The Clinton email scandal continues to get worse by the day with State Department officials directly contradicting the long-standing account given by Hillary Clinton. Clinton has long maintained that she turned over a portion of her emails (those not deleted as “personal”) after receiving a letter that went to her and three of her predecessors: Madeline Albright, Colin Powell, and Condoleezza Rice as a routine inquiry. The gist is that there was nothing alarming about her exclusive use of a server under her control rather than the secured State Department system. State Department officials now confirm that the request was specifically related to the discovery that Clinton was using a personal email system as her exclusive means of communication. This revelation occurs the same week that the FBI has announced that it has already retrieved some of the emails and that the Clinton staffers who “wiped” the system did a poor job that left the material easily accessible — deepening the earlier concerns over the presence of what is now confirmed to be classified material on Clinton’s unsecured server. The FBI sources described Clinton’s IT person as “not very good.”
The Washington Post also reported this week that the State Department first contacted Clinton about turning over the emails at least three months before the letter referenced by Clinton. The suggestion is that Clinton latched on the later letter to reinforce her insistence that there was nothing improper or irregular in her use of a personal server under her control as her exclusive means of email communications. Clinton has repeatedly stated that “When we were asked to help the State Department make sure they had everything from other secretaries of state, not just me, I’m the one who said, ‘Okay, great, I will go through them again.'”
However, State Department spokesman John Kirby told the Post that officials first asked Clinton to provide her emails in the summer of 2014 in response to document requests from the House select committee investigating the 2012 attack on the U.S. Consulate in Benghazi, Libya. Kirby also noted that the later letter was actually prompted by the disclosure after the State Department was surprised to learn that it “did not have extensive email records from prior Secretaries of State and therefore included them when we requested their records in October 2014.”
Clinton was asked this week about the latest contradiction in her account but responded that “I don’t know that. I can’t answer that. All I know is that they sent the same letter to everybody. That’s my understanding.” The Des Moines Register said that Clinton repeatedly said “You’re telling me something I don’t know. All I know is what I have said. What I have said is it was allowed. The State Department has confirmed that.

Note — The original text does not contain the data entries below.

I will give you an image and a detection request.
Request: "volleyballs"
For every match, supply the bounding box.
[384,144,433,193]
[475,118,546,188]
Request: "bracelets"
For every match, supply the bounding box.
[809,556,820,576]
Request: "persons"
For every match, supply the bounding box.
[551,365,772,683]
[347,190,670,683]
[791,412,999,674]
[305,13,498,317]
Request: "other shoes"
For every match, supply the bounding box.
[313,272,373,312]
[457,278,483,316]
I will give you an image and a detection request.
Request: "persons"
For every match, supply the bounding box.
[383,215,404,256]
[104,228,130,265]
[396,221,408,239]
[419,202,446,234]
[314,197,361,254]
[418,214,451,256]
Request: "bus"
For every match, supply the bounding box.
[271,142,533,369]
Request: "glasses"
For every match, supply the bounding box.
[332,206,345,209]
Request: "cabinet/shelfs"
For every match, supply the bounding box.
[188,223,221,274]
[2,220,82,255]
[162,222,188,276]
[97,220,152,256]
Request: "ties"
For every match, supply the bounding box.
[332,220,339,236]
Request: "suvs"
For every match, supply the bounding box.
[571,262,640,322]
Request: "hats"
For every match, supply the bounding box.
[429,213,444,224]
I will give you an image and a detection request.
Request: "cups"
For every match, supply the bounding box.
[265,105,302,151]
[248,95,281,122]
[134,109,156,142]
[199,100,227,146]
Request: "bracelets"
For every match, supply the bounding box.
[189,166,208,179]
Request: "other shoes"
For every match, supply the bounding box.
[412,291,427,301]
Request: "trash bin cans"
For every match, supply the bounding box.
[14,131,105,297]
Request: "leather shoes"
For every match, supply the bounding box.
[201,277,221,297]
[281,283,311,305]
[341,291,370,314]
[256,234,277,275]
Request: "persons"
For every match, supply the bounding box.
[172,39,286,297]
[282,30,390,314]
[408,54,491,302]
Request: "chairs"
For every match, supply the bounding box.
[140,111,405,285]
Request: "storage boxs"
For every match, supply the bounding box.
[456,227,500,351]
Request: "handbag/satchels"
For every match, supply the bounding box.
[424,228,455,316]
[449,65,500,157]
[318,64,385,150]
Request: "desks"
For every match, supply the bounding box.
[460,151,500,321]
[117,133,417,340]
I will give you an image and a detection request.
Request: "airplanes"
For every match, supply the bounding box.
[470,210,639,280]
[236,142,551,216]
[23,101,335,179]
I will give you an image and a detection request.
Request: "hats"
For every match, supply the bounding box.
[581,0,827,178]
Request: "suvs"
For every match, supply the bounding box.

The same letter went to, as far as I know, my predecessors, and I’m the one who said, ‘Hey, I’ll be glad to help.'”
The bigger legal and political threat may be those retrieved emails. Clinton has insisted that none of the emails were “marked” classified — a fine distinction that I have previously questioned. As a federal court recently reaffirmed, she was clearly not in compliance with the standards set by the State Department. More importantly, much of her communications are considered presumptively classified and there is no one in her office actively stamping every email as classified in the discussion of State Department business. The retrieval of the emails raises the original question of the criteria used by Clinton’s aides in deleting thousands of emails. Clinton refused (until recently) to turn over the servers and insisted that it was left to her to unilaterally filter the emails. If some of those emails are found to be related to her office, it will magnify the controversy over the effort to first control her communications and then delete so many of the emails.
There is also a lingering danger of criminal charges both in the mishandling of classified information as well as potential violation of 18 U.S.C. 1001 for false statements for people involved in this controversy. These contradictions certainly do not help politically but they can also complicate an already precarious legal position.